According to Lamprecht, only one or two selected high volume models are manufactured by each manufacturer in South Africa and are linked to export contracts to obtain economies of scale benefits, coupled with imports of low volume models. Every brand has a benchmark product in just about every segment of the market. The domestic model mix is thus arranged to provide the most effective marketing combination of domestically manufactured and imported models to satisfy a consumer-driven market.

With one of the most competitive trading environments in the world, South African consumers were able to select from 3 236 model derivatives from 52 passenger car brands and 699 derivatives from 34 brands in the LCV segment, affording consumers the widest choice to market size ratio anywhere in the world.

Imports of original equipment components used to manufacture the vehicles amounted to R89.6 billion and originated mainly from Germany, Thailand and Japan.
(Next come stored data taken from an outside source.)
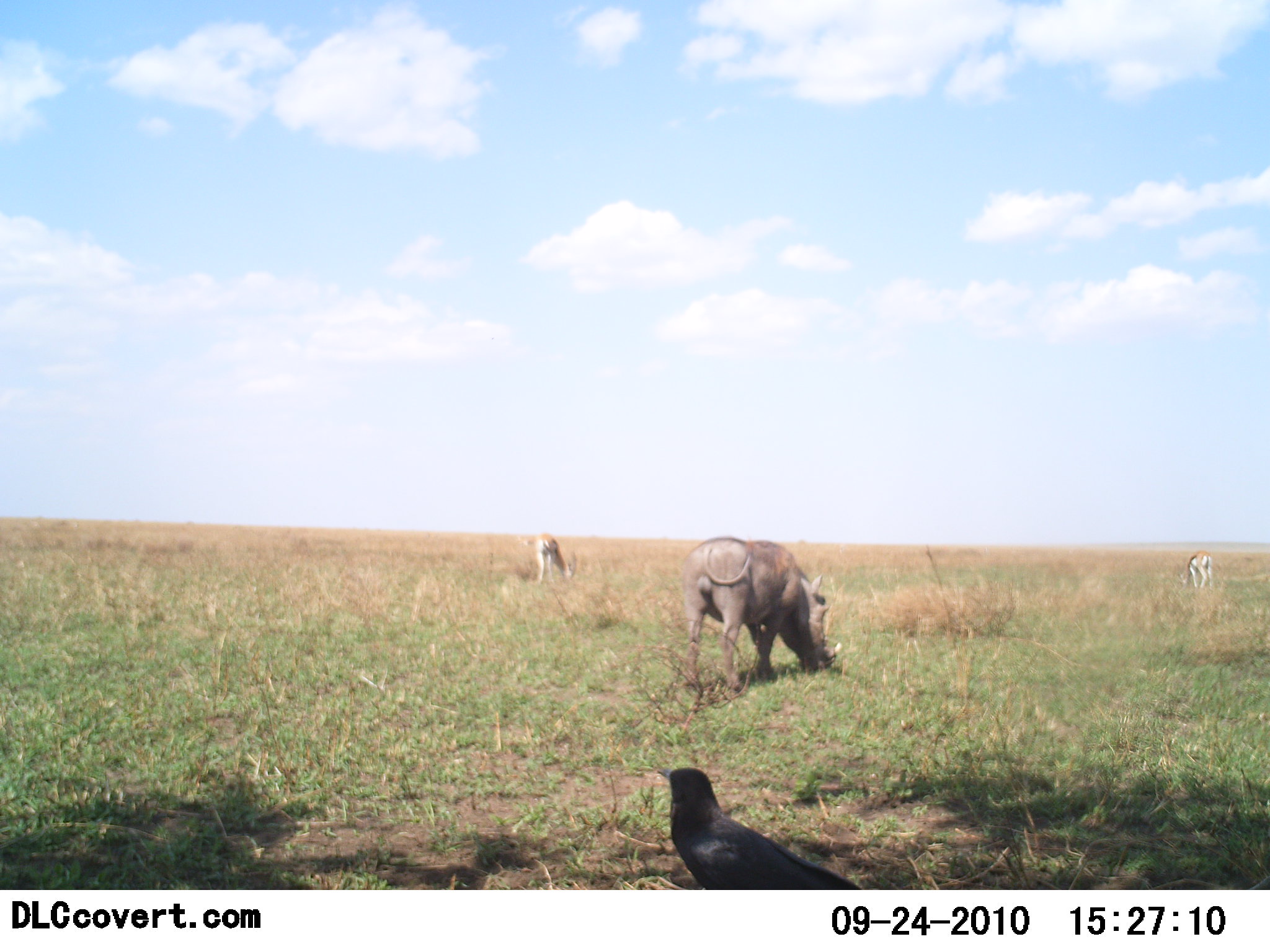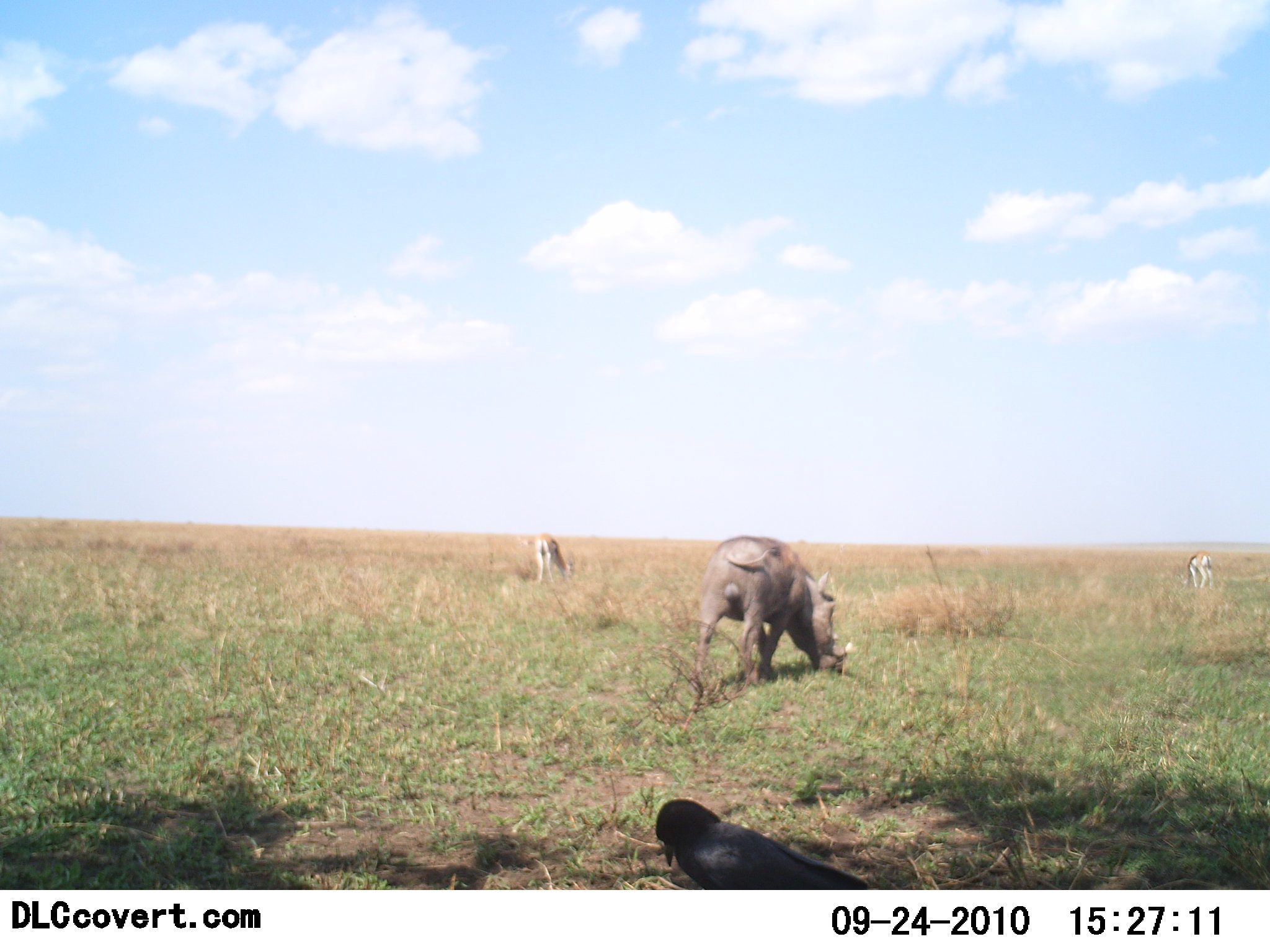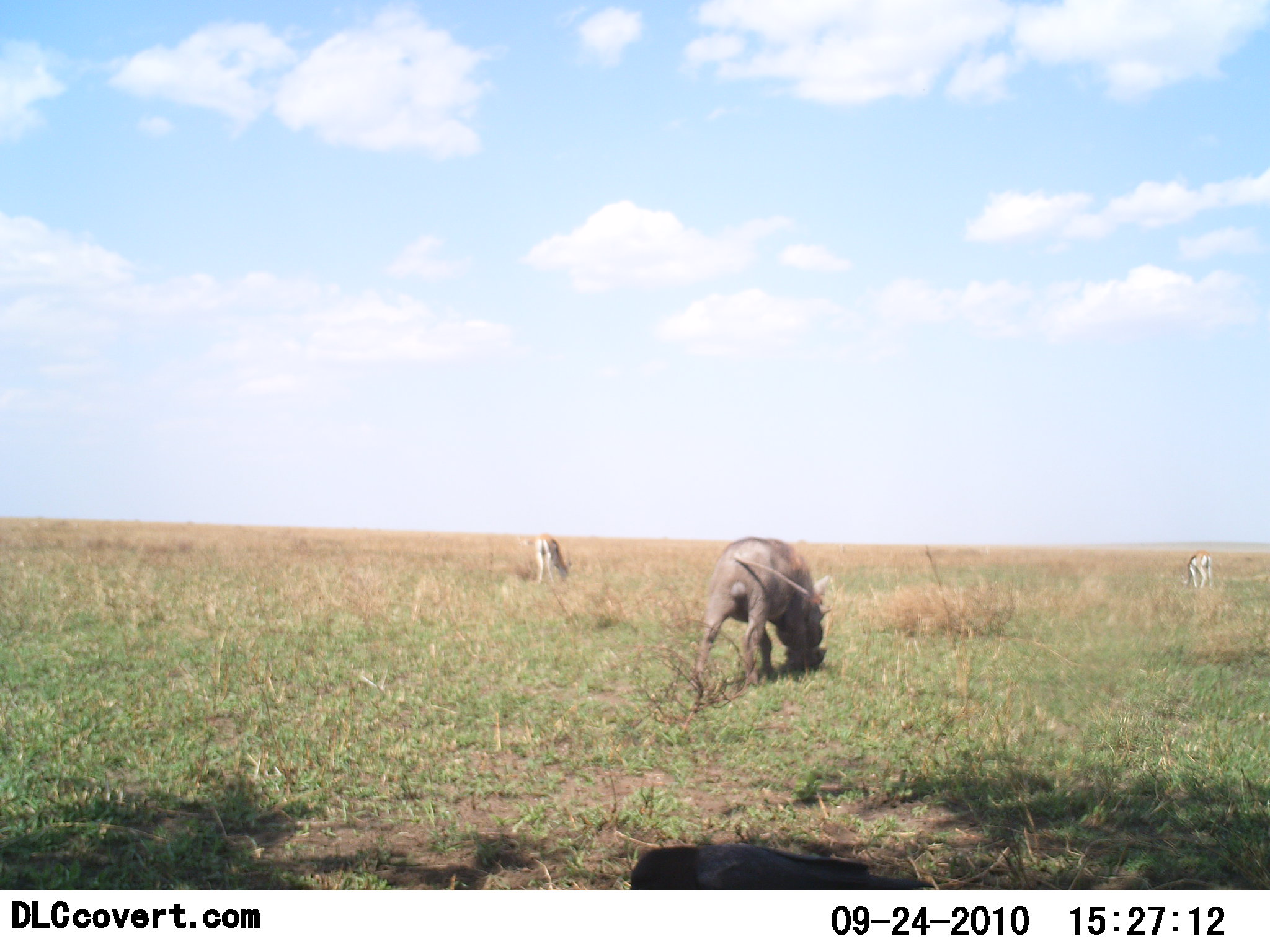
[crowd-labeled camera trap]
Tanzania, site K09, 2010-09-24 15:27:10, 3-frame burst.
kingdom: Animalia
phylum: Chordata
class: Mammalia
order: Artiodactyla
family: Bovidae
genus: Eudorcas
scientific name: Eudorcas thomsonii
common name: thomson's gazelle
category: gazellethomsons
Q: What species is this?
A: Gazellethomsons (thomson's gazelle) (Eudorcas thomsonii).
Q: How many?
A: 2.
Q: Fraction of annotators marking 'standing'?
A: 20%.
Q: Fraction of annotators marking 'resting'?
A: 0%.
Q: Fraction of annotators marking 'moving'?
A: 0%.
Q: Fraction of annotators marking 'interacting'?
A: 0%.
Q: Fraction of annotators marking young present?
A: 0%.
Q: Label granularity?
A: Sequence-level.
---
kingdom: Animalia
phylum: Chordata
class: Aves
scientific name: Aves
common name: bird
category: otherbird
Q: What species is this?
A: Otherbird (bird) (Aves).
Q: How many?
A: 1.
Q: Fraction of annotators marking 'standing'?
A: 56%.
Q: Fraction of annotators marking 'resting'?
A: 0%.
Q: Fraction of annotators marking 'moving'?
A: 0%.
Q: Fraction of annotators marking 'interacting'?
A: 0%.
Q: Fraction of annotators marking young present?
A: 0%.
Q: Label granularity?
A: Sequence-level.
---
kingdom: Animalia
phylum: Chordata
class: Mammalia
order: Artiodactyla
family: Suidae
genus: Phacochoerus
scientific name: Phacochoerus africanus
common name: warthog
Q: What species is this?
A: Warthog (Phacochoerus africanus).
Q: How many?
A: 1.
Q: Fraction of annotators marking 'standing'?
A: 13%.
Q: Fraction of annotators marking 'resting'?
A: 0%.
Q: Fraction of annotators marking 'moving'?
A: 0%.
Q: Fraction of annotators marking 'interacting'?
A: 0%.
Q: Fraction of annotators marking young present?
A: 0%.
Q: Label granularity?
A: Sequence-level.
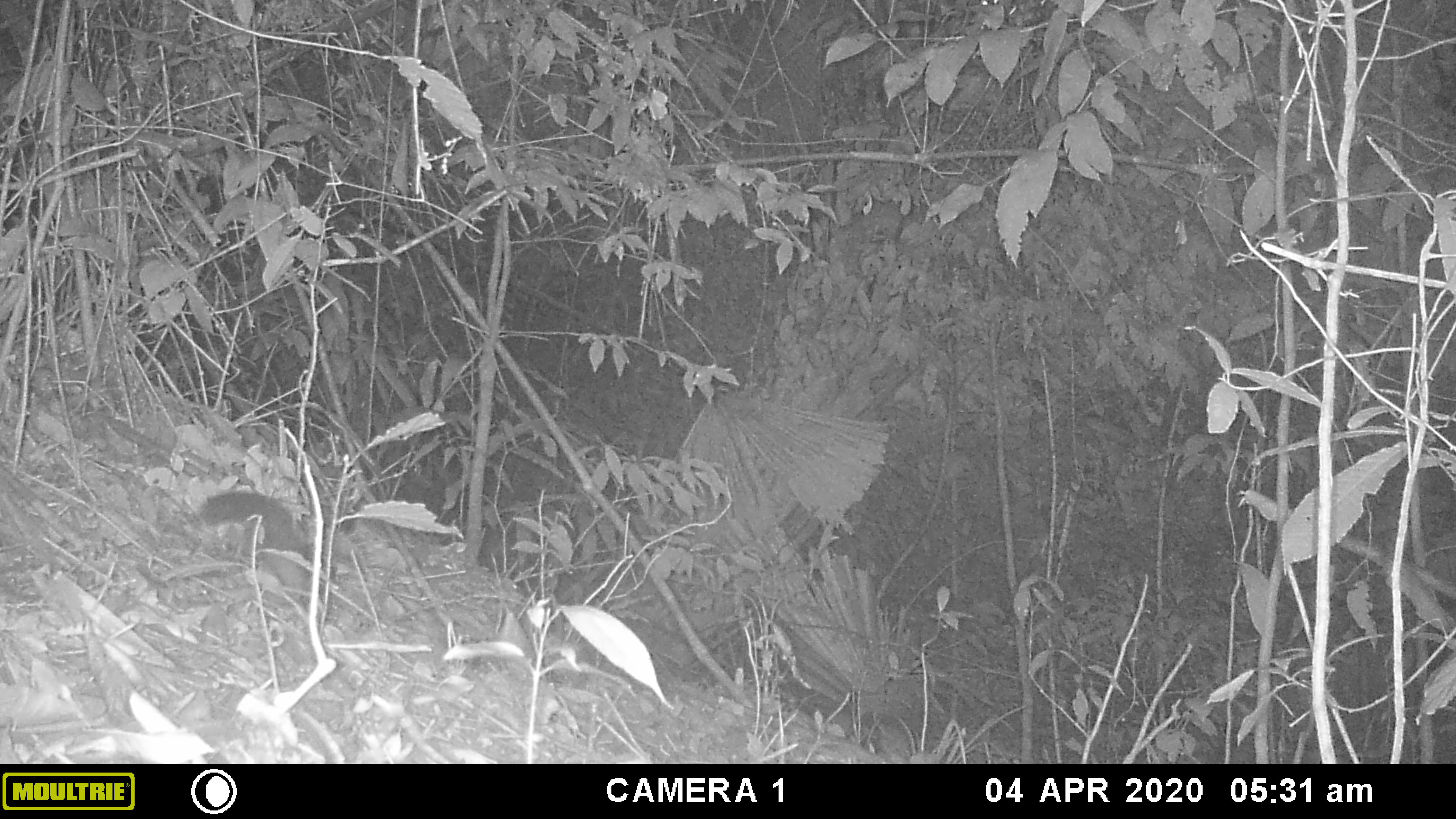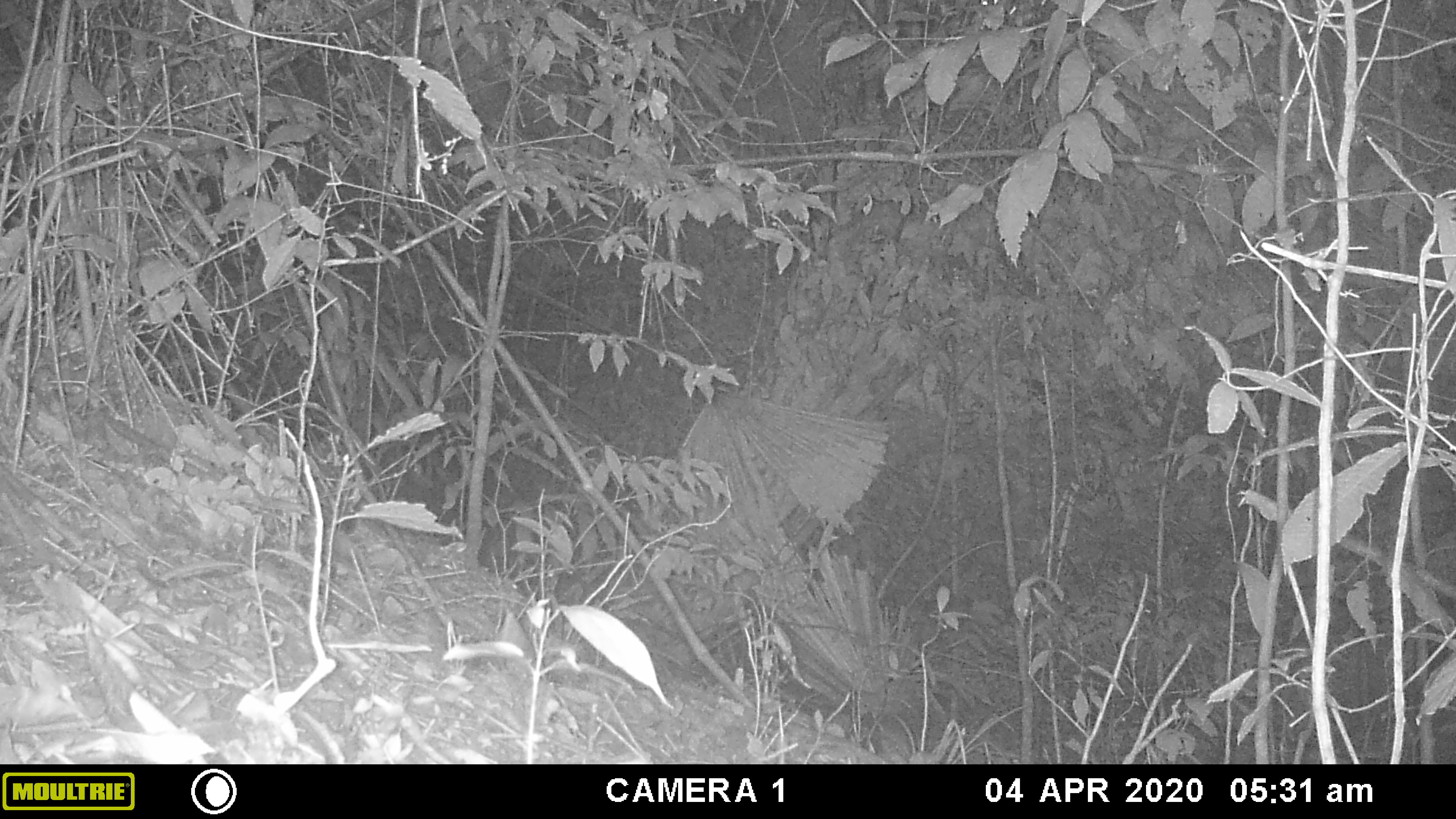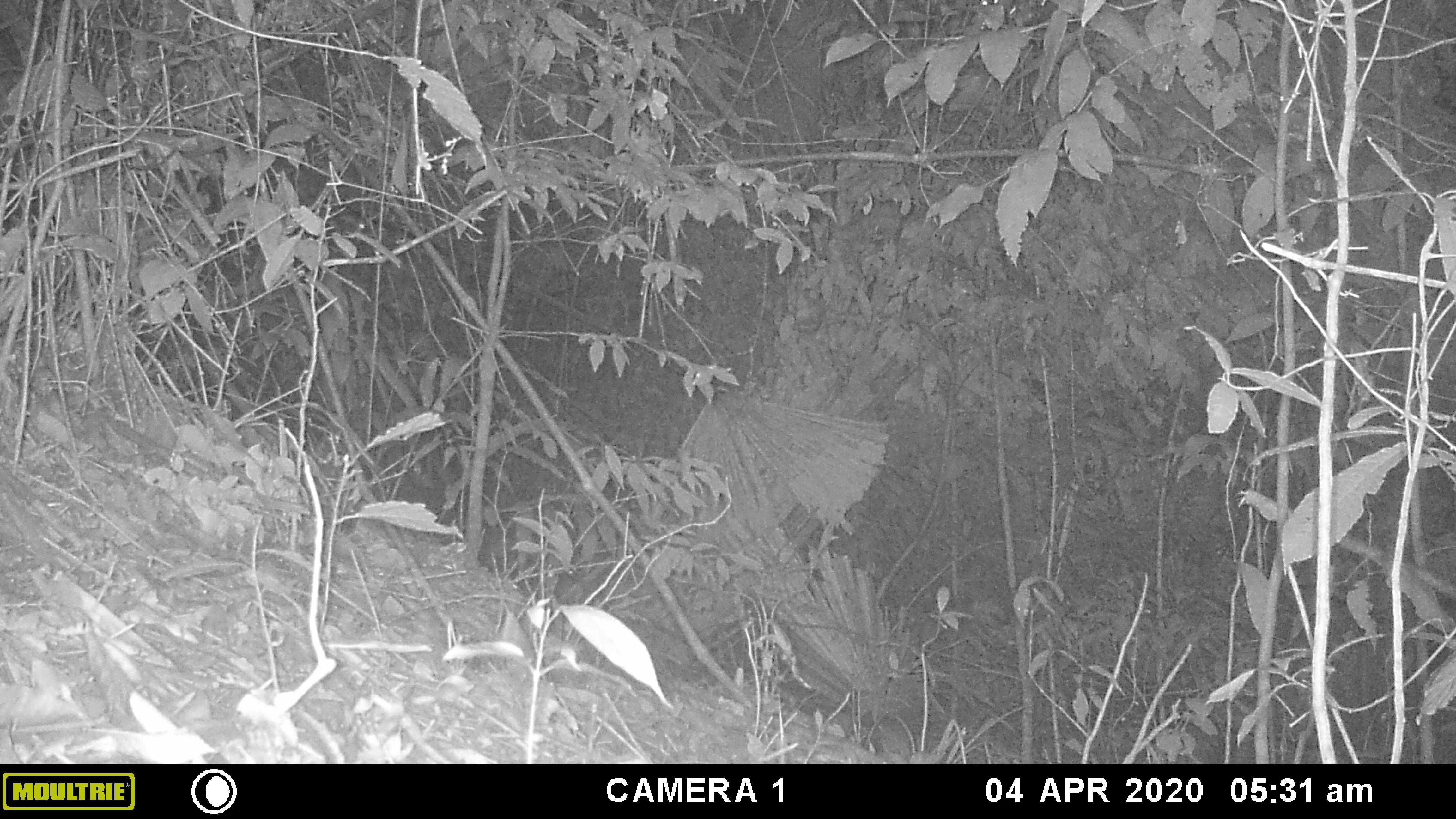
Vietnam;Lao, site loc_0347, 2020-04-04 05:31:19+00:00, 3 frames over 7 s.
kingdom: Animalia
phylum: Chordata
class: Mammalia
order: Rodentia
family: Sciuridae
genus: Callosciurus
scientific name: Callosciurus erythraeus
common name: pallas's squirrel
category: pallass squirrel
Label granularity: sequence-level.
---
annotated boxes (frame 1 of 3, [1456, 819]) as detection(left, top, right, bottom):
pallass squirrel: detection(196, 485, 337, 620)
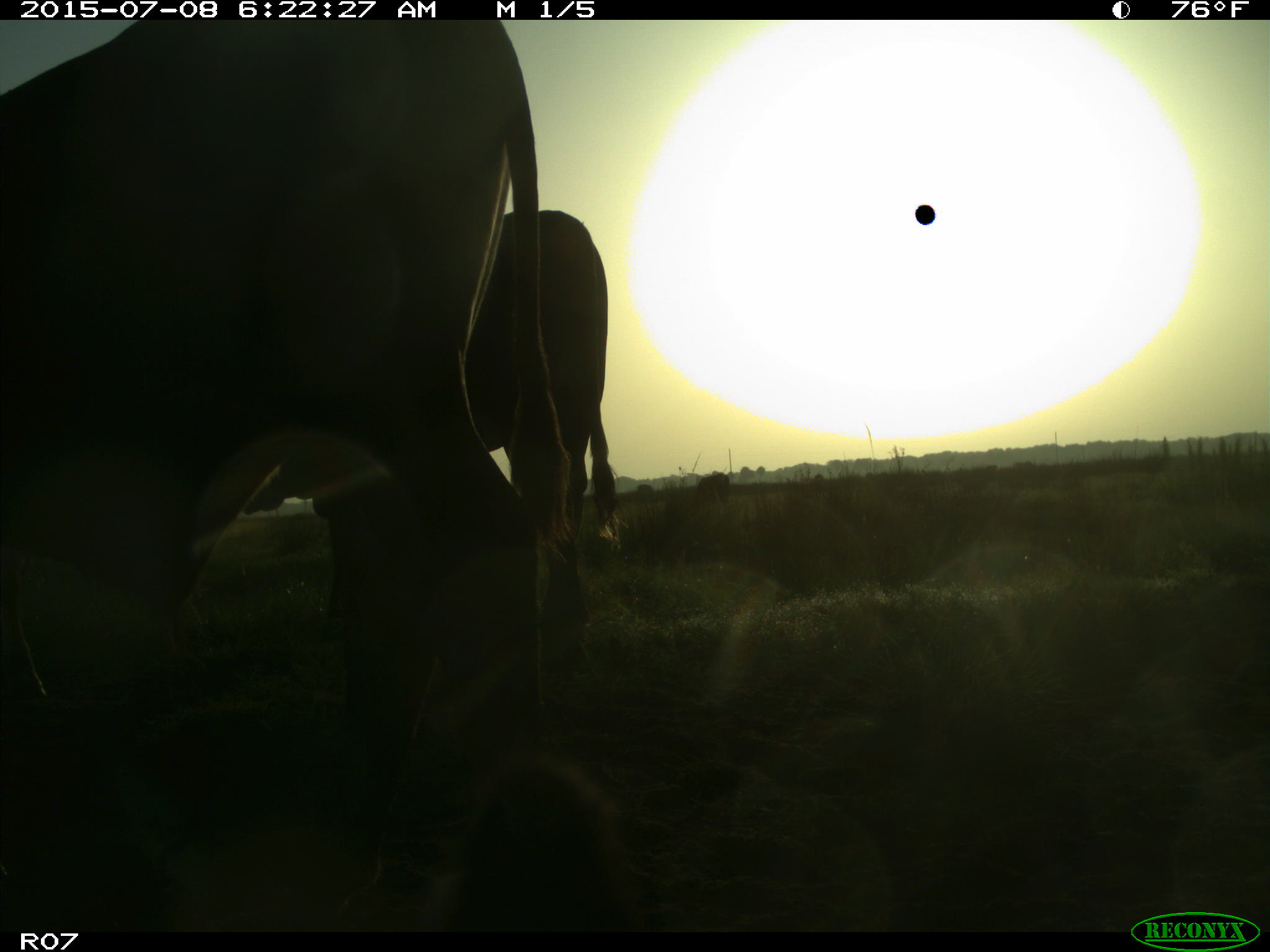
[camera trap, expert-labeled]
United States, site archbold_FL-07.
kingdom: Animalia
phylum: Chordata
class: Mammalia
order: Artiodactyla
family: Bovidae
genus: Bos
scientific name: Bos taurus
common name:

Capital intensive and complex components such as engines, gearboxes and electronic interior components are mainly imported, where the relatively low volumes make the projects not economically viable in the domestic market.

However, significant value adding processes take place in South Africa where after the vehicles are subsequently manufactured on behalf of parent companies abroad and exported to global markets. The Rand strengthened in 2017 on a nominal trade weighted basis, resulting in only a modest increase in the automotive import values. The Rand exchange rate, however, has reacted differently to different countries and this is particularly important with regard to the exchange rate of source countries for South African imports. At an individual company level, depending on the particular firm’s exposure to imports and exports and the firm’s balance of trade, the impact of exchange rate fluctuations may also vary.

South Africa’s automotive industry remains a vital element in the country’s economy. The industry plays both a strategic and catalytic role in economic development in view of its significant investments, modern advanced manufacturing activities, its status as a provider or quality employer, contributor to the country’s GDP, earner of forex as well as its significant multiplier effect in the economy.

Long term policy certainty is a key reason for the continuous health and success of the country’s automotive sector. In this regard the role of the Department of Trade and Industry, custodian of the MIDP implemented in 1995, and current APDP implemented in 2013 as well as the SA Automotive Master plan 2021-2025, set to succeed the APDP, is imperative.

The manufacturing sector has been singled out as a crucial drier to place the country’s economy on a path of sustainable growth and development. Considering that vehicle and component manufacturing comprises nearly a third of the country’s manufacturing output, Lamprecht emphasises that the automotive industry is and will remain essential to the growth and success of the South African economy.